Akebia saponin D attenuates ulcerative colitis via targeting EGFR and remodeling gut microbiota homeostasis.

ASD demonstrated significant therapeutic efficacy in DSS-induced UC mice, attenuating body weight loss, restoring colonic length, and improving mucosal barrier integrity.

• A dextran sulfate sodium (DSS)-induced UC mouse model was established and ASD treatment was administered to observe effects on colitis and organ toxicity.
• ASD treatment resulted in attenuated body weight loss compared to untreated DSS mice.
• Colonic length was restored following ASD treatment.
• Mucosal barrier integrity was improved with ASD treatment.
• Organ toxicity was assessed alongside therapeutic efficacy measurements.

ASD substantially remodeled gut microbiota composition and metabolic profiles, notably elevating the abundance of Akkermansia muciniphila and levels of indole-3-carbinol.

• 16S rRNA sequencing and untargeted metabolomics were conducted to assess gut microbiota and metabolite landscape changes.
• Fecal microbiota transplantation (FMT) was performed to assess the involvement of gut microbiota in ASD's therapeutic effects.
• Akkermansia muciniphila (A. muciniphila) abundance was notably elevated following ASD treatment.
• Levels of the metabolite indole-3-carbinol (I3C) were notably elevated following ASD treatment.
• ASD is described as a 'microbiota-modulating therapeutic agent' in the context of its mechanism.

Single-cell RNA sequencing revealed that ASD promoted the expansion of Hmgb2+ transit-amplifying cells and Muc2+ goblet cells in colonic tissues.

• scRNA-seq was performed using the MGISEQ-2000 platform to characterize the ASD-induced cellular landscape of the colon.
• Hmgb2+ transit-amplifying cells (TACs) showed expanded populations following ASD treatment.
• Muc2+ goblet cells (GCs) showed expanded populations following ASD treatment.
• These cellular changes were identified at single-cell resolution in colonic tissues.

EGFR was identified as a key molecular target of ASD, functioning upstream of the MEK/ERK/AP-1 signaling cascade.

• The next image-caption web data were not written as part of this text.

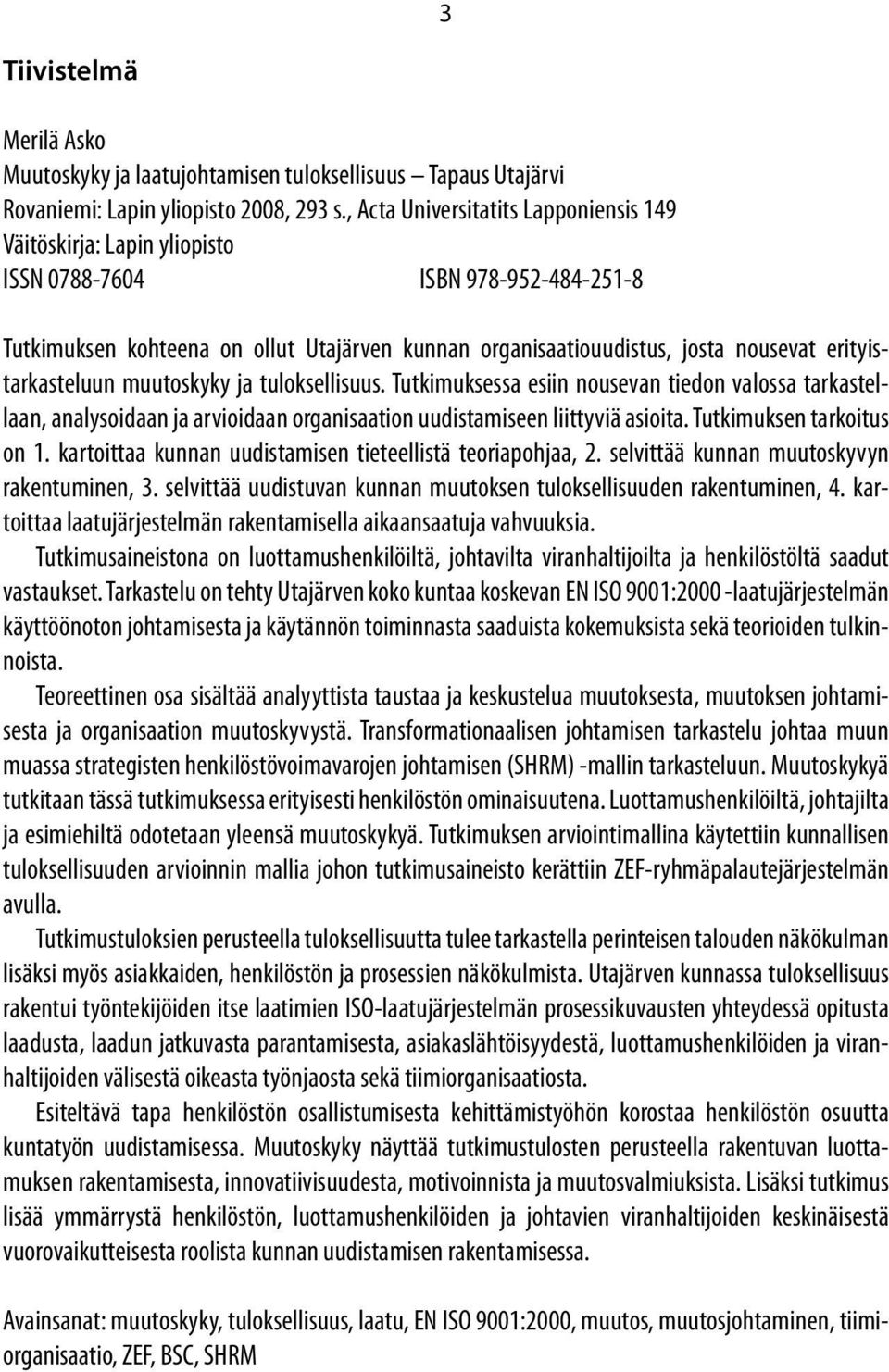 erityistarkasteluun muutoskyky ja tuloksellisuus. Tutkimuksessa esiin nousevan tiedon valossa tarkastellaan, analysoidaan ja arvioidaan organisaation uudistamiseen liittyviä asioita.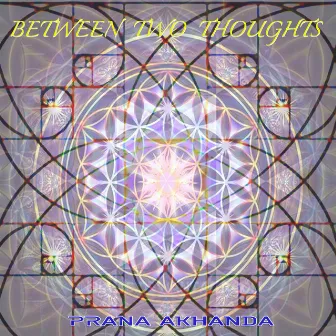 Between two thoughts by Prana Akhanda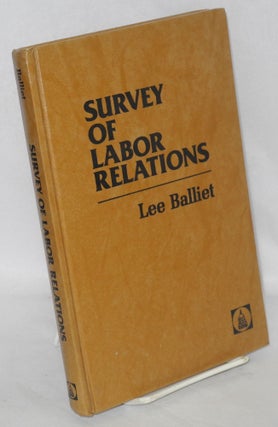Cat.No: 59522 Survey of labor relations. Lee Balliet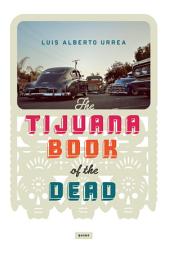 Icon image The Tijuana Book of the Dead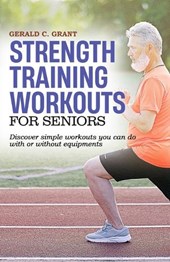 Strength Training Workouts For Seniors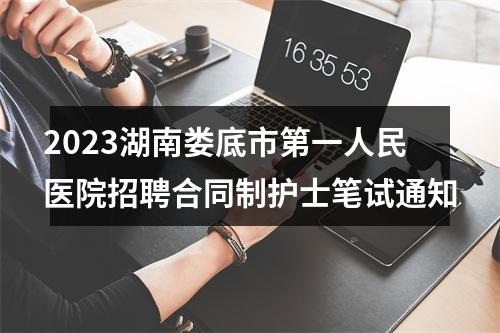 2023湖南娄底市第一人民医院招聘合同制护士笔试通知 图片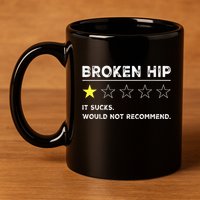 Broken Hip Funny Injury Recovery Get Well Soon 11oz C Handle Ceramic Mug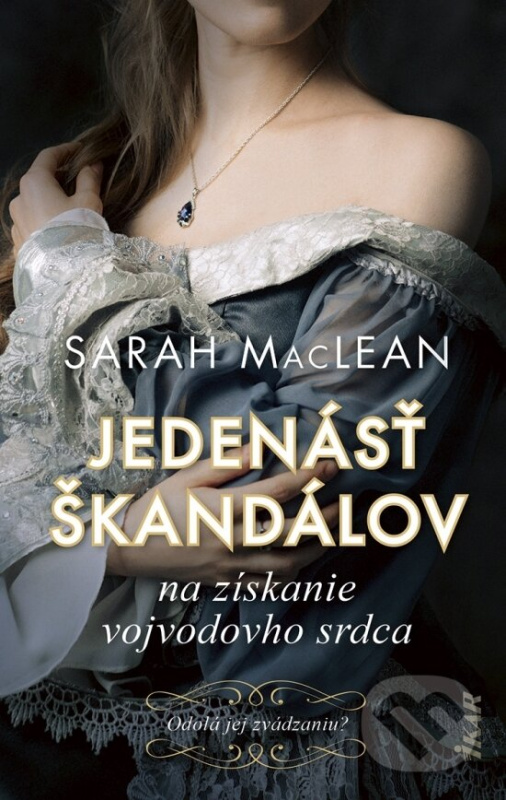 Jedenásť škandálov na získanie vojvodovho srdca - Sarah MacLean,Jedenásť škandálov na získanie vojvodovho srdca - Sarah MacLean - kniha z kategorie Ro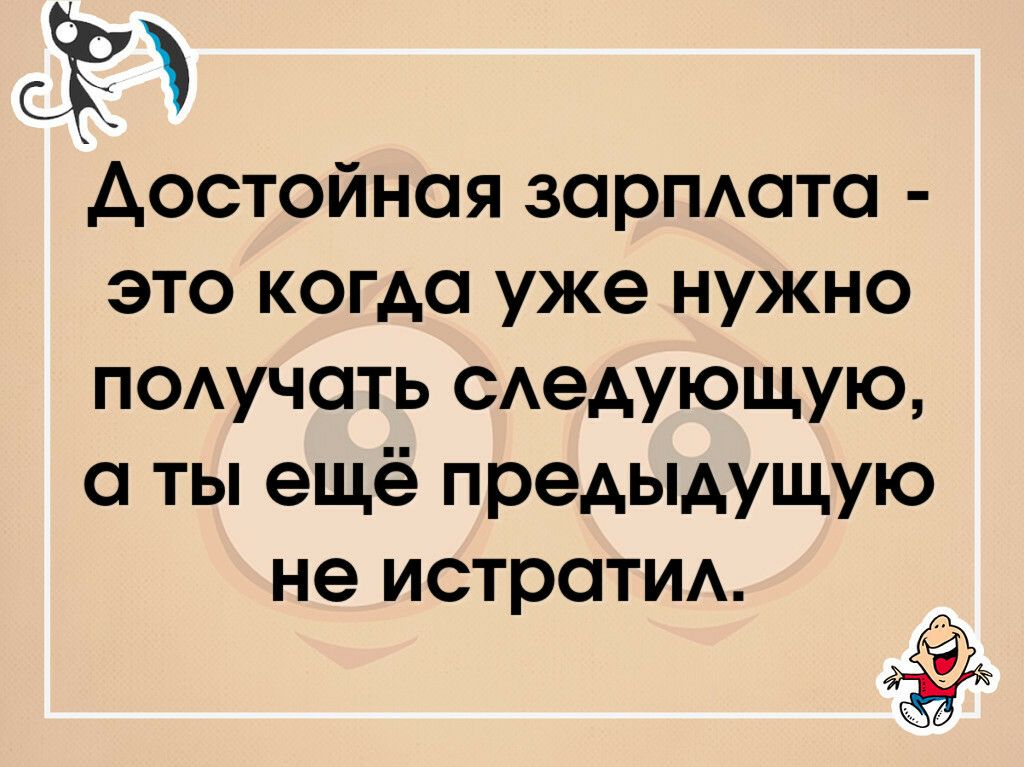 достойная зарпюта это когда уже нужно ПОАучать САедующую ты ещё предыдущую не истратм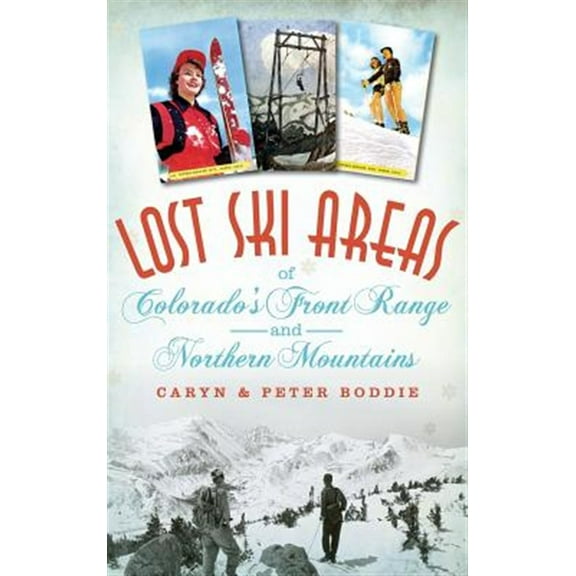 Lost Ski Areas of Colorado's Front Range and Northern Mountains (Hardcover)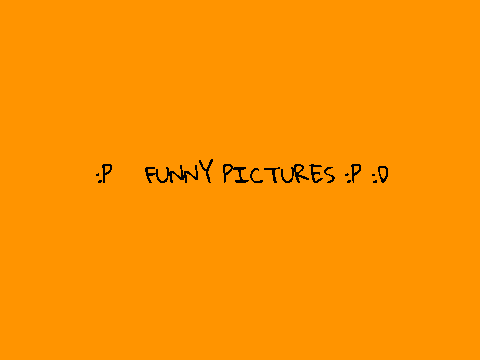 Funny Pictures :D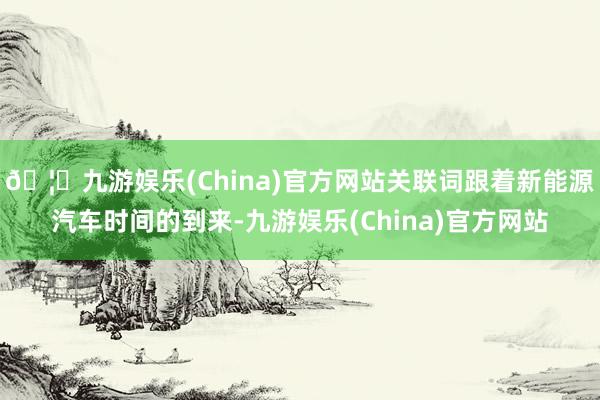 🦄九游娱乐(China)官方网站关联词跟着新能源汽车时间的到来-九游娱乐(China)官方网站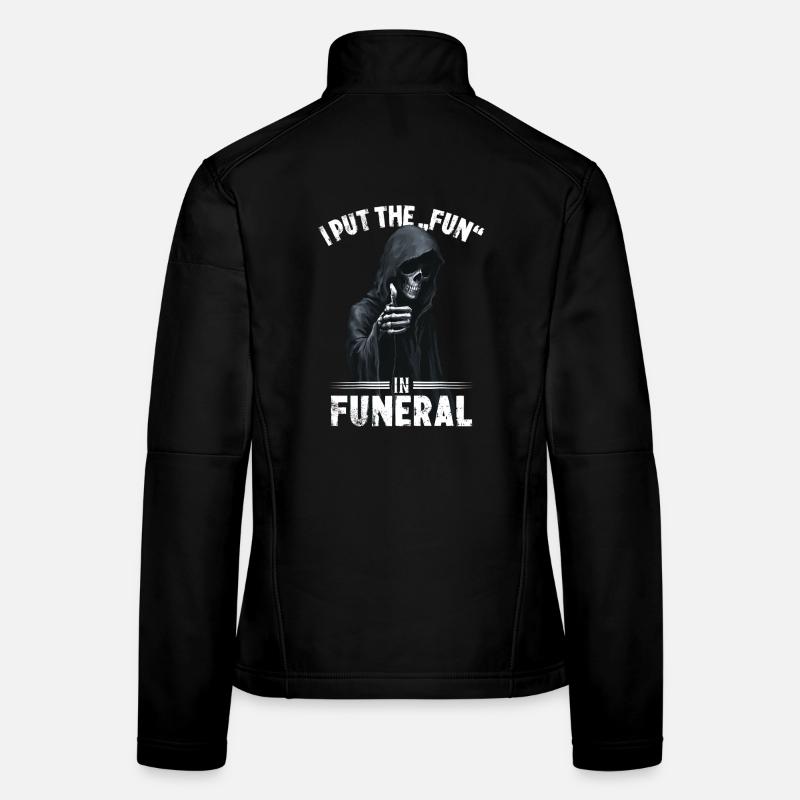 Sensenmann Spruch I put the fun in funeral Motiv Frauen Softshelljacke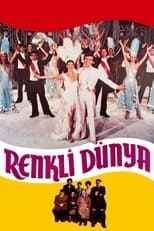 Poster de la película Renkli Dünya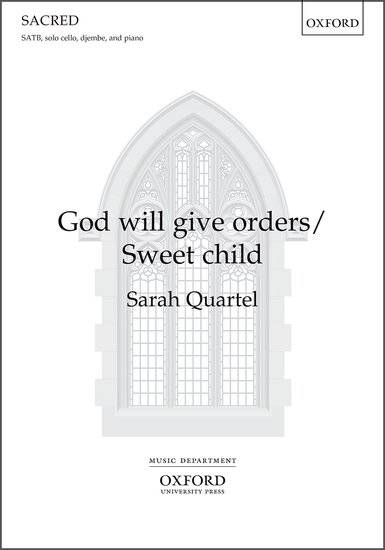 God will give orders/Sweet Child - Quartel - SATB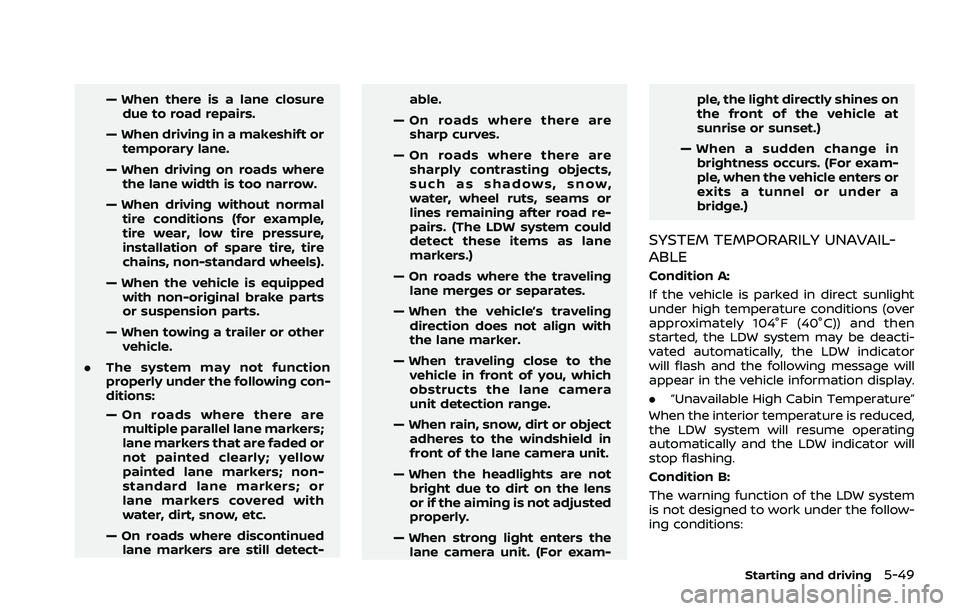 NISSAN ROGUE 2021 Owner´s Manual — When there is a lane closuredue to road repairs.
— When driving in a makeshift or temporary lane.
— When driving on roads where the lane width is too narrow.
— When driving without normal ti NISSAN ROGUE 2021 Owner´s Manual — When there is a lane closuredue to road repairs.
— When driving in a makeshift or temporary lane.
— When driving on roads where the lane width is too narrow.
— When driving without normal ti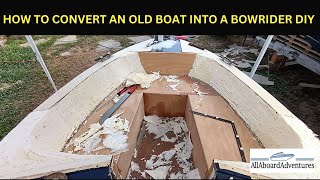 Boat conversion into Bowrider [upl. by Annoif159]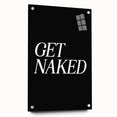 Electric Wall Art: Bold 'Get Naked' Typography for Modern Spaces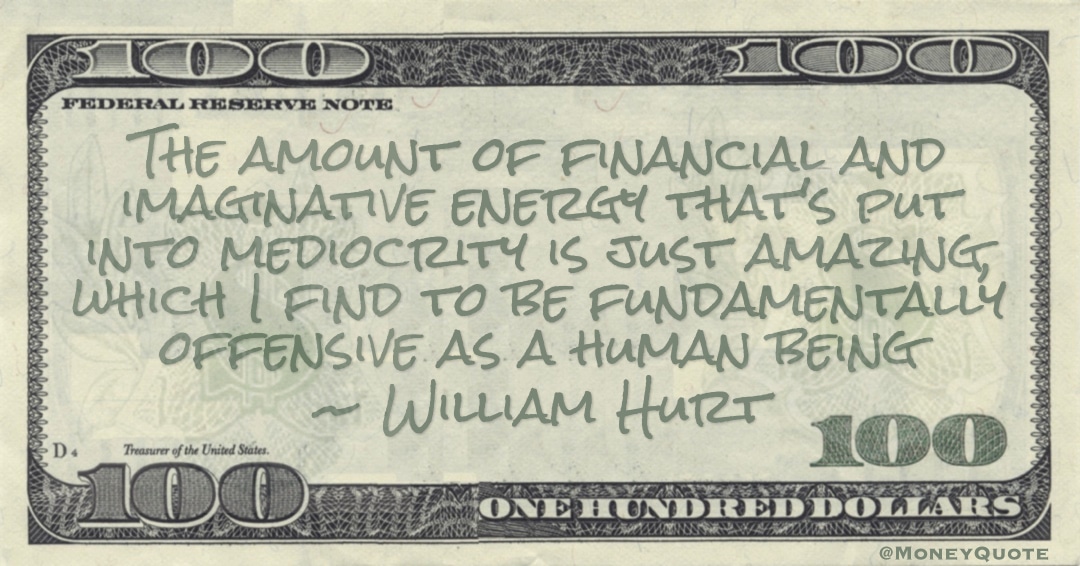 financial and imaginative energy that's put into mediocrity is just amazing Quote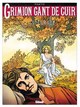 GRIMION GANT DE CUIR - INTEGRALE TOMES 01 A 04
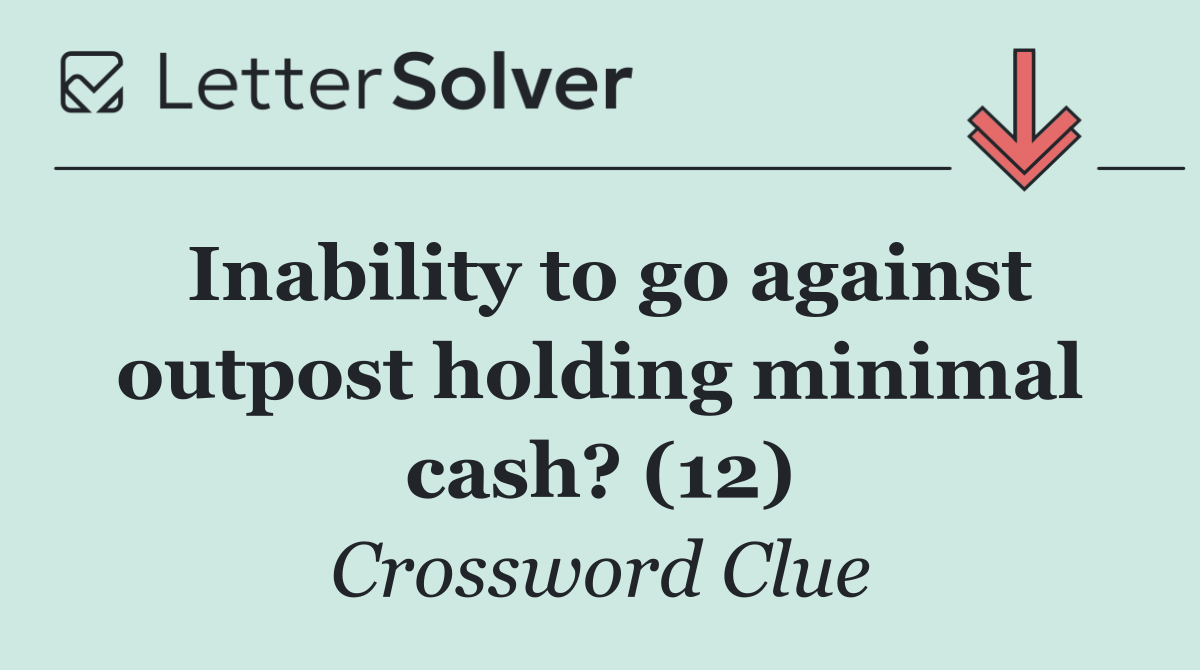 Inability to go against outpost holding minimal cash? (12)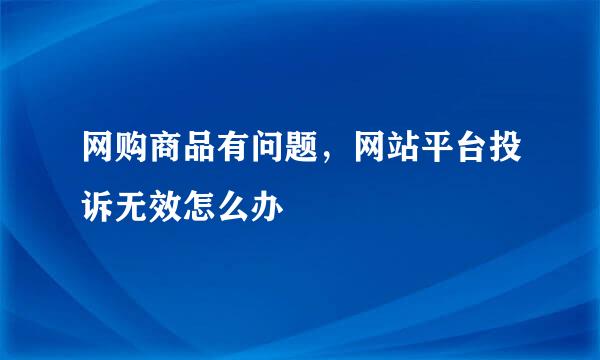 网购商品有问题，网站平台投诉无效怎么办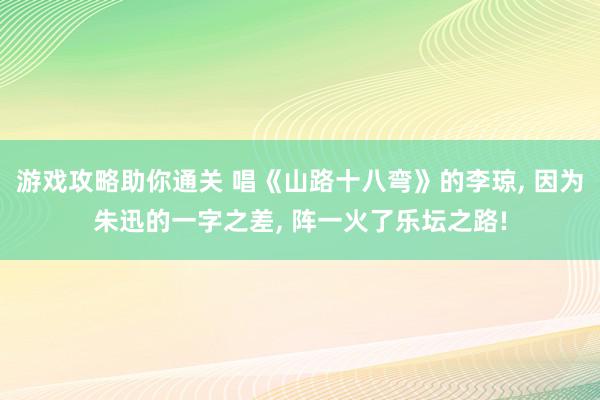 游戏攻略助你通关 唱《山路十八弯》的李琼, 因为朱迅的一字之差, 阵一火了乐坛之路!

• Network pharmacology approaches were employed to predict and validate potential molecular targets of ASD.
• ASD was demonstrated to target EGFR as a key molecular target.
• EGFR functions upstream of the MEK/ERK/AP-1 signaling cascade in ASD's mechanism of action.
• ASD alleviates intestinal inflammation by inhibiting the mitogen-activated protein kinase (MAPK) signaling pathway.
• Inflammation was induced in NCM460 and HT29 cells using lipopolysaccharide (LPS), and ASD treatment was applied to evaluate anti-inflammatory effects in vitro.

ASD, a bioactive triterpenoid saponin extracted from Dipsacus asper, has demonstrated potent multimodal bioactivity and was systematically evaluated for therapeutic potential in UC.

• ASD is described as a bioactive triterpenoid saponin extracted from the traditional medicinal herb Dipsacus asper.
• UC is characterized clinically by chronic abdominal pain and bloody hematochezia.
• UC is described as a refractory subtype of inflammatory bowel disease (IBD).
• Both in vivo (DSS mouse model) and in vitro (NCM460 and HT29 cell lines) models were used to evaluate ASD.